Edited heavily because upon re-reading I felt like I wasn’t saying what I wanted to in the first place…(It felt like a laundry list of stuff I thought I’d done good with and that is a little bit icky…) But not deleted because I loved Lemon Stand’s comment. 😉
I believe that God can make good out of all circumstances.
Which I always follow with the Val caveat of: That doesn’t mean that all circumstances are good as I think some Christian schools of thought try to make us believe. Some of them are really and truly by definition bad. But I believe God demonstrates His nature by making goodness come out of even what was intended for evil .
I think about Rumplestiltskin spinning gold out of straw when I imagine the work that God does making good things come out of difficulties. Ok–Without the whole demanding jewelry and rights to one’s firstborn child thing going on of course. But surely taking the ordinary stuff of straw and making it into gold is something like what God does when he takes the ordinary stuff of my life, even the hard parts, and spins it into something beautiful and useful to Him. He redeems the ordinary and makes it shine and brings it value.
I was thinking today that maybe in the past I have been impatient with God in His making good come out of bad.
After a difficult circumstance, I would plunge myself headlong into a ’cause’ related to that circumstance. Mom got Lung Cancer and I was fired up to advocate for a stigmatized and under-represented disease which I did in only small ways, really. I had Postpartum Depression, so I learned about military spouses battling the disease and tried to find ways to help. I almost think I was trying to force myself to get perspective, and to force ‘good stuff’ to come out of the bad. If I could feel like I was helping others then good stuff was coming out of it, right? I feel a great need to empathize with others going through things that once got my own shoes dirty. Don’t get me wrong. I’m not saying that’s a bad thing. Giving back where others had given to me makes sense. Moving forward by being a shoulder in a way I remember desperately needing one makes sense to me.

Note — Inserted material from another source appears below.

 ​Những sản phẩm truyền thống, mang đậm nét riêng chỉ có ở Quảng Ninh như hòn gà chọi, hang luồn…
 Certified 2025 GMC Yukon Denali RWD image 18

But maybe at times what I was really doing was trying to rush God in the gold-making process. Maybe I was telling him to move over from the spinning machine because this hurt and I was ready for something positive to come out of it. Maybe I was taking things into my own hands instead of trusting Him and trying to force things with my own strength.
And the thing is…. With the tumor thing going on right now, I can’t spin anything (I have what is called a Carotid Paraganglioma–a tumor on my Carotid Artery and it’s treatable, but complex. His name is Tomas and if you want to you can read about him at the Tomas blog where I update about that particular journey fairly often). At least not yet.

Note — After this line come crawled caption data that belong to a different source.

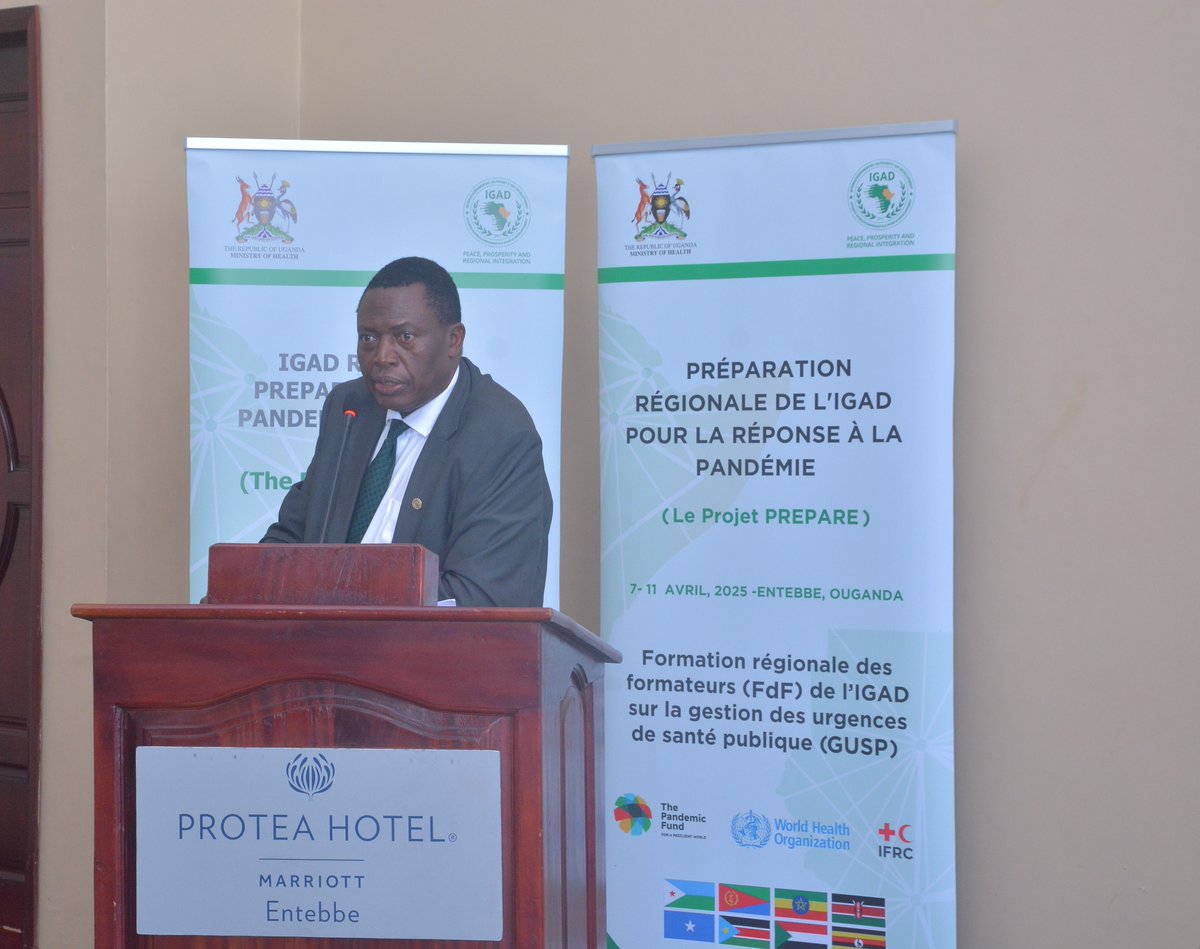 IGADHealthS's tweet photo. #IGADHealth

⚕️The @IGADsecretariat's Regional Training of Trainers on Public Emergency Health Emergency Management (PHEM) is ongoing in Entebbe, Uganda. 

🥼The training aims at equipping technical One Health experts with skills and knowledge required to keep zoonotic diseases under control, to protect and save lives and livelihoods.

Representing the Executive Secretary @DrWorkneh, the IGAD Head of Mission to Uganda, Ms. @BigirwaJoselyn emphasized the need for building technical capacity of One Health experts to prepare, detect early and rapidly respond to zoonotic diseases and other public health emergencies particularly at the cross-border areas and Point of Entries within the IGAD region.

Stakeholders re-echoed the need for regional collaboration, coordinated action, information sharing and sensitization among others for enhanced global health security.

#PandemicPrepareness #PandemicResponse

I’m just too tired. It feels like too much on top of being pregnant and having two older wonderful kiddos and trying to maintain some semblance of ‘normal life’ and juggling a newly deemed ‘high risk pregnancy (baby is ok, it’s just they worry when Mom is a medical freak of nature),’ and trying to prepare myself for life with a newborn, and life after surgery… well you get the idea. I’ve got no energy left for trying to make the spinning happen on my own. I just have to trust that the wheel is already going on it’s own.

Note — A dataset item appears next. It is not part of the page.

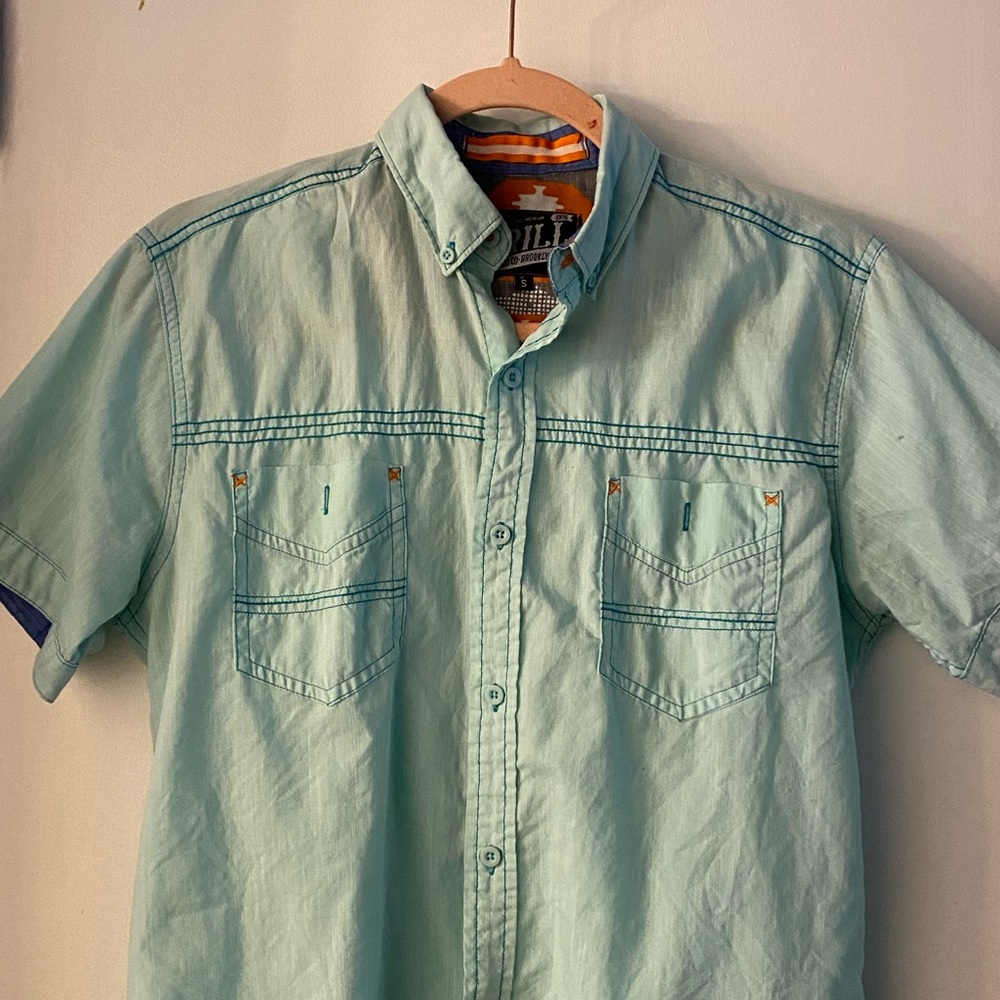 Drill button up short sleeve shirt. Size small.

And somehow, all the stuff right now hits just a little too deeply to try to wring a ’cause’ out of it, or to try to spin it in any way. I’m not saying that the other things didn’t cut deeply. They most certainly did. Losing my mother to an evil disease wrung me inside out. Having my world go to shades of grey after I had a baby and at various other times did too. Experiencing grief and loss, going through deployments… All these things that have been part of my very own ‘crucible’ have cut to the depths without question.
But somehow this feels different. I feel unable to move out of it and manufacture forced goodness.
I feel as though I’m not called to.
I feel like my job is to be here in it. To be where I am. To be cared for. To step back from GOOD things–church stuff, and even the job that I was so excited about just a year ago, and other things that might be ‘good’ and might even allow me to ‘do good’ but that just don’t fit for this season. I’ve felt God say, “This is not the season for those things.”
And I have not felt propelled into new things. Even into writing here very much as you can see.
I’ve just…. been.
In some ways it’s stuckness. And, as I said tiredness. In some ways it’s difficulty processing it all. I don’t know if I connect head and heart very much on the issues involved. I’ve mostly coped by getting as much information as I could and trying to assimilate it all into a plan. And that’s all been very cerebral.
But maybe it’s also God calling to my heart and saying, “I’ve got the spinning stuff under control, and you don’t even have to spend three days guessing to know my name. You know my name. It is I Am. And I Am right where you are. You don’t have to manufacture anything or spin your own gold. Just rest and let Me do that.”
I hope in this season, I can learn to let that be enough.